— WHAT IS BEING ASKED —
Write the data below out exactly as it stands. Do not include the pictures.

— DATASET EXCERPT —
= Beginning of Section =

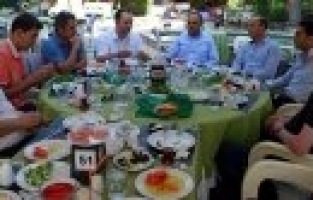 ÜZÜM DE İLAÇ KALINTISI UYARISI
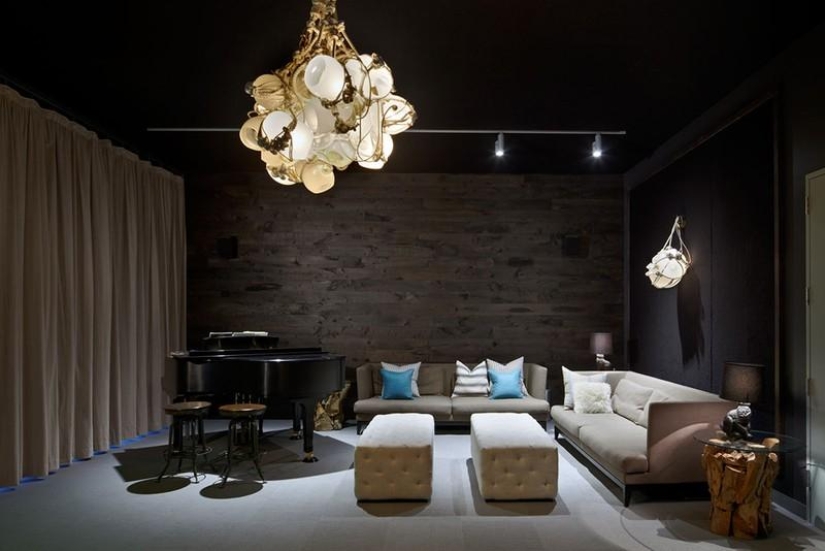 Sede de Dropbox en San Francisco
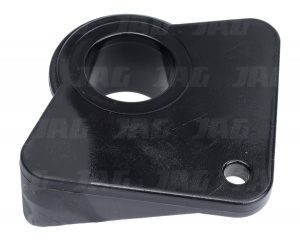 JAG12-0016 Mocowanie motowidła plastikowe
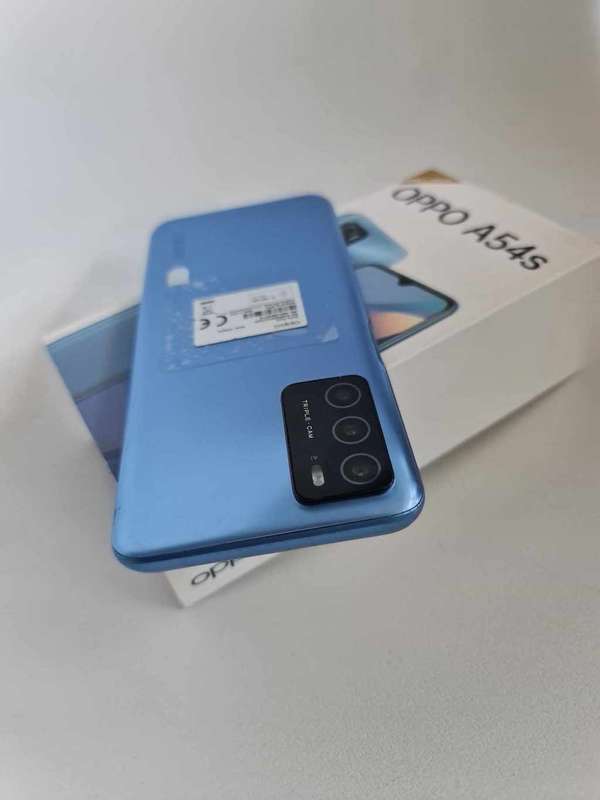 Oppo A54s 128GB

= End of Section =

— FINISHED TASK —
 ÜZÜM DE İLAÇ KALINTISI UYARISI
 Sede de Dropbox en San Francisco
 JAG12-0016 Mocowanie motowidła plastikowe
 Oppo A54s 128GB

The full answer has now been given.